Video Transcript
In a circle of center 𝑂, 𝐴𝐵 is
equal to 35 centimeters, 𝐶𝐵 is equal to 25 centimeters, and 𝐴𝐶 is equal to 40
centimeters. Given that line segment 𝑂𝐷 is
perpendicular to line segment 𝐵𝐶 and line segment 𝑂𝐸 is perpendicular to line
segment 𝐴𝐶, find the perimeter of triangle 𝐶𝐷𝐸.
We are given in the question the
length of the three sides of the triangle 𝐶𝐵𝐴. We know that 𝐴𝐵 is 35
centimeters, 𝐶𝐵 is 25 centimeters, and 𝐴𝐶 is 40 centimeters. We have been asked to calculate the
perimeter of triangle 𝐶𝐷𝐸. We will do this by firstly proving
that triangles 𝐶𝐵𝐴 and 𝐶𝐷𝐸 are similar using the chord bisector theorem. We notice from the diagram that the
line segments 𝑂𝐸 and 𝑂𝐷 both pass through 𝑂 and meet the chords 𝐴𝐶 and 𝐶𝐵
at right angles.
The chord bisector theorem states
that if we have a circle with center 𝑂 containing a chord 𝐵𝐶, then the straight
line that passes through 𝑂 and is perpendicular to 𝐵𝐶 also bisects 𝐵𝐶. In our diagram, this means that the
length of 𝐴𝐸 is equal to the length 𝐸𝐶 and the length 𝐶𝐷 is equal to the
length 𝐷𝐵.
It is also clear from the diagram
that 𝐴𝐶 is equal to two multiplied by 𝐸𝐶 and 𝐶𝐵 is equal to two multiplied by
𝐶𝐷. As the two triangles 𝐶𝐵𝐴 and
𝐶𝐷𝐸 also share the angle 𝐶, we have two corresponding sides in proportion and
the angle between the two sides is congruent.

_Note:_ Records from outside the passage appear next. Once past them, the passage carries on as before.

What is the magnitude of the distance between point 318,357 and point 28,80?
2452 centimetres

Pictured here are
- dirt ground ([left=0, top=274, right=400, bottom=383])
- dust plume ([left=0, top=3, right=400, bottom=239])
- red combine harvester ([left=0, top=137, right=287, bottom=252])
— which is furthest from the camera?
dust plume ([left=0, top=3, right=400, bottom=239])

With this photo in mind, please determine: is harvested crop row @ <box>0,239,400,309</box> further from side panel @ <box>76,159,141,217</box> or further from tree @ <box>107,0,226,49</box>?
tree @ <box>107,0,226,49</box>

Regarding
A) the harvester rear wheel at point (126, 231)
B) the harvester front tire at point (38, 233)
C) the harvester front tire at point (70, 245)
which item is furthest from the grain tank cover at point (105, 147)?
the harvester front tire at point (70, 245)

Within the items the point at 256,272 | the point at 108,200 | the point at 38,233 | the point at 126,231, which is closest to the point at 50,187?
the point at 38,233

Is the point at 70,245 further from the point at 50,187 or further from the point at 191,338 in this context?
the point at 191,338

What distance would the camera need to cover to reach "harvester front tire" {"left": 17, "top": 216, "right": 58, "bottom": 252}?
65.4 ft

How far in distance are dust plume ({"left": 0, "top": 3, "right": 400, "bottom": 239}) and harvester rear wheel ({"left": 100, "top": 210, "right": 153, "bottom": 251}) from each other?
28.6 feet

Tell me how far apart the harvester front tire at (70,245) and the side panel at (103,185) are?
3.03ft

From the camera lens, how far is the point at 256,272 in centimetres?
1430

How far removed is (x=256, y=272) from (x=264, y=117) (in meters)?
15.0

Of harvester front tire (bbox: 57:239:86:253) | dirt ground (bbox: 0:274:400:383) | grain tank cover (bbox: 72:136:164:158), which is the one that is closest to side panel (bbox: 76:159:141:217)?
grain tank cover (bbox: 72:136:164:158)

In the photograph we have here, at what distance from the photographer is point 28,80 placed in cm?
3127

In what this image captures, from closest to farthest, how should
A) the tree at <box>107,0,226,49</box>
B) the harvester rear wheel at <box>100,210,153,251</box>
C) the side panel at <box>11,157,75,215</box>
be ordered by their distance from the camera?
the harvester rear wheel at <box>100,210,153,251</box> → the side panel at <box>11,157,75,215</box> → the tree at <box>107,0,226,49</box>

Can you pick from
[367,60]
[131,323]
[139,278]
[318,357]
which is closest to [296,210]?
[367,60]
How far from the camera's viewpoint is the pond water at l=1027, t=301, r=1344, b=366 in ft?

This proves that the two triangles
are similar. And in fact triangle 𝐶𝐵𝐴 is
larger than triangle 𝐶𝐷𝐸 by a scale factor of two, as the lengths of the
corresponding sides are twice as long. Side 𝐴𝐶 is equal to two
multiplied by side 𝐸𝐶, 𝐶𝐵 is equal to two 𝐶𝐷, and 𝐴𝐵 is equal to two
multiplied by 𝐸𝐷.
We can calculate the perimeter of
triangle 𝐶𝐵𝐴 by adding 40, 35, and 25. This is equal to 100
centimeters. The perimeter of triangle 𝐶𝐷𝐸
will therefore be equal to half of this. This is equal to 50
centimeters.